Convert the lines below into a Markdown table with two columns, Row and Line, giving each line its row number and skipping blank lines.

* Start Rows *

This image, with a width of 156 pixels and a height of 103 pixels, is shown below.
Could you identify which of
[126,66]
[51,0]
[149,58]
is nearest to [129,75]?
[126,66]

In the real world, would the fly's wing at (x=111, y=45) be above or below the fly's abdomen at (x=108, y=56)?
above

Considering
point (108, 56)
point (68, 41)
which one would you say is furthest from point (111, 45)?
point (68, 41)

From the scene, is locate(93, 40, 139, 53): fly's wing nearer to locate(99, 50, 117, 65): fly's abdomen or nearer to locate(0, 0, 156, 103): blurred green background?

* End Rows *

The result:
| Row | Line |
|---|---|
| 1 | This image, with a width of 156 pixels and a height of 103 pixels, is shown below. |
| 2 | Could you identify which of |
| 3 | [126,66] |
| 4 | [51,0] |
| 5 | [149,58] |
| 6 | is nearest to [129,75]? |
| 7 | [126,66] |
| 8 | In the real world, would the fly's wing at (x=111, y=45) be above or below the fly's abdomen at (x=108, y=56)? |
| 9 | above |
| 10 | Considering |
| 11 | point (108, 56) |
| 12 | point (68, 41) |
| 13 | which one would you say is furthest from point (111, 45)? |
| 14 | point (68, 41) |
| 15 | From the scene, is locate(93, 40, 139, 53): fly's wing nearer to locate(99, 50, 117, 65): fly's abdomen or nearer to locate(0, 0, 156, 103): blurred green background? |